What the task asks -
Repeat the full listing below verbatim and keep the images out.

Given data -
———
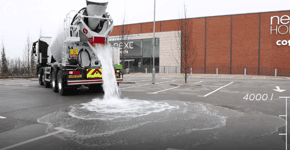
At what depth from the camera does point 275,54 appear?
110 feet

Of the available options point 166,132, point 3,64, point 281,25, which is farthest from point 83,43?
point 281,25

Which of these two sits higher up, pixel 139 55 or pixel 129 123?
pixel 139 55

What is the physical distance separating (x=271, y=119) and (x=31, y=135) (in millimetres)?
5847

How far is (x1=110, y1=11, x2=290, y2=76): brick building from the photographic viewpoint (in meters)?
33.1

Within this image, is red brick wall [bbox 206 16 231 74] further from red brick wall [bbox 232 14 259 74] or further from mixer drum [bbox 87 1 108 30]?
mixer drum [bbox 87 1 108 30]

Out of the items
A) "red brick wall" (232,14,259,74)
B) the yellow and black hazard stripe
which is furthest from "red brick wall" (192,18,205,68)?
the yellow and black hazard stripe

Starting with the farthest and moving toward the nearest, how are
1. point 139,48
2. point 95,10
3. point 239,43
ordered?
point 139,48 → point 239,43 → point 95,10

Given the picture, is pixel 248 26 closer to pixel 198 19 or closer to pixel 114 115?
pixel 198 19

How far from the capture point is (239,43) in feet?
117

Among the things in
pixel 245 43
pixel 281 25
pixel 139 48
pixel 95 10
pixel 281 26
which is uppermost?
pixel 281 25

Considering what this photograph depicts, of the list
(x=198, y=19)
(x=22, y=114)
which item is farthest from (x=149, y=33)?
(x=22, y=114)

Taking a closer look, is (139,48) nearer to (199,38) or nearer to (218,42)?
(199,38)

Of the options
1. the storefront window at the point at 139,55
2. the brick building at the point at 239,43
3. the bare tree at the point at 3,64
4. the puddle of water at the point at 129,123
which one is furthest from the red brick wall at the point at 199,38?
the puddle of water at the point at 129,123

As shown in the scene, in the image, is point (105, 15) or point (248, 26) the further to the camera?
point (248, 26)
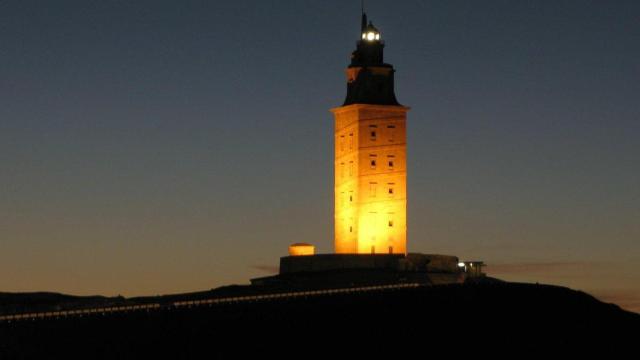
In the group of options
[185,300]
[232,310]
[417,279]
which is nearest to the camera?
[232,310]

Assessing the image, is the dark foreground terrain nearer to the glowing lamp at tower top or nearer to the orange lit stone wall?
the orange lit stone wall

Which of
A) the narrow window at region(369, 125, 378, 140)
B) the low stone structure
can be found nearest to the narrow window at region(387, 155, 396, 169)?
the narrow window at region(369, 125, 378, 140)

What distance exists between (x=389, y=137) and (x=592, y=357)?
32680 mm

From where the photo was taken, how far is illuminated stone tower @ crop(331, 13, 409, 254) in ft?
341

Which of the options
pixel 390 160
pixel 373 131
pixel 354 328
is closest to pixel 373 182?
pixel 390 160

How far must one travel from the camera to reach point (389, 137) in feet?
344

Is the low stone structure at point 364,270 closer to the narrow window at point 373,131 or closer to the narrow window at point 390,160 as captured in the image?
the narrow window at point 390,160

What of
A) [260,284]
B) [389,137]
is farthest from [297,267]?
[389,137]

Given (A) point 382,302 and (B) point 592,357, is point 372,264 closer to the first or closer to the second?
(A) point 382,302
———
Full answer -
At what depth from the camera does point 275,54 appear?
110 feet

Of the available options point 166,132, point 3,64, point 281,25, which is farthest from point 83,43?
point 281,25

Which of these two sits higher up, pixel 139 55 or pixel 129 123?
pixel 139 55

What is the physical distance separating (x=271, y=119) and (x=31, y=135) (in millimetres)?
5847

How far is (x1=110, y1=11, x2=290, y2=76): brick building from the photographic viewpoint (in meters)?
33.1

Within this image, is red brick wall [bbox 206 16 231 74] further from red brick wall [bbox 232 14 259 74] or further from mixer drum [bbox 87 1 108 30]?
mixer drum [bbox 87 1 108 30]

Out of the items
A) "red brick wall" (232,14,259,74)
B) the yellow and black hazard stripe
which is furthest from "red brick wall" (192,18,205,68)?
the yellow and black hazard stripe

Starting with the farthest and moving toward the nearest, how are
1. point 139,48
2. point 95,10
3. point 239,43
ordered?
point 139,48 → point 239,43 → point 95,10

Given the picture, is pixel 248 26 closer to pixel 198 19 or closer to pixel 114 115?
pixel 198 19

How far from the capture point is (239,43) in feet?
117

Among the things in
pixel 245 43
pixel 281 25
pixel 139 48
pixel 95 10
pixel 281 26
which is uppermost?
pixel 281 25

Considering what this photograph depicts, of the list
(x=198, y=19)
(x=22, y=114)
which item is farthest from (x=149, y=33)?
(x=22, y=114)

Taking a closer look, is (139,48) nearer to (199,38) or nearer to (218,42)?
(199,38)

Of the options
1. the storefront window at the point at 139,55
2. the brick building at the point at 239,43
3. the bare tree at the point at 3,64
4. the puddle of water at the point at 129,123
which one is furthest from the red brick wall at the point at 199,38?
the puddle of water at the point at 129,123

As shown in the scene, in the image, is point (105, 15) or point (248, 26) the further to the camera?
point (248, 26)
In the group of options
[185,300]
[232,310]
[417,279]
which is nearest to the camera?
[232,310]

Assessing the image, is the dark foreground terrain nearer to the glowing lamp at tower top or nearer to the orange lit stone wall?
the orange lit stone wall

Which of
A) the narrow window at region(369, 125, 378, 140)
B) the low stone structure
can be found nearest to the narrow window at region(387, 155, 396, 169)?
the narrow window at region(369, 125, 378, 140)

What distance exists between (x=389, y=137) and (x=592, y=357)?
32680 mm

From where the photo was taken, how far is illuminated stone tower @ crop(331, 13, 409, 254) in ft?
341

Which of the options
pixel 390 160
pixel 373 131
pixel 354 328
is closest to pixel 373 182?
pixel 390 160

How far must one travel from the camera to reach point (389, 137) in feet?
344

Is the low stone structure at point 364,270 closer to the narrow window at point 373,131 or closer to the narrow window at point 390,160 as captured in the image?
the narrow window at point 390,160

What of
A) [260,284]
B) [389,137]
is farthest from [297,267]?
[389,137]

Given (A) point 382,302 and (B) point 592,357, is point 372,264 closer to the first or closer to the second?
(A) point 382,302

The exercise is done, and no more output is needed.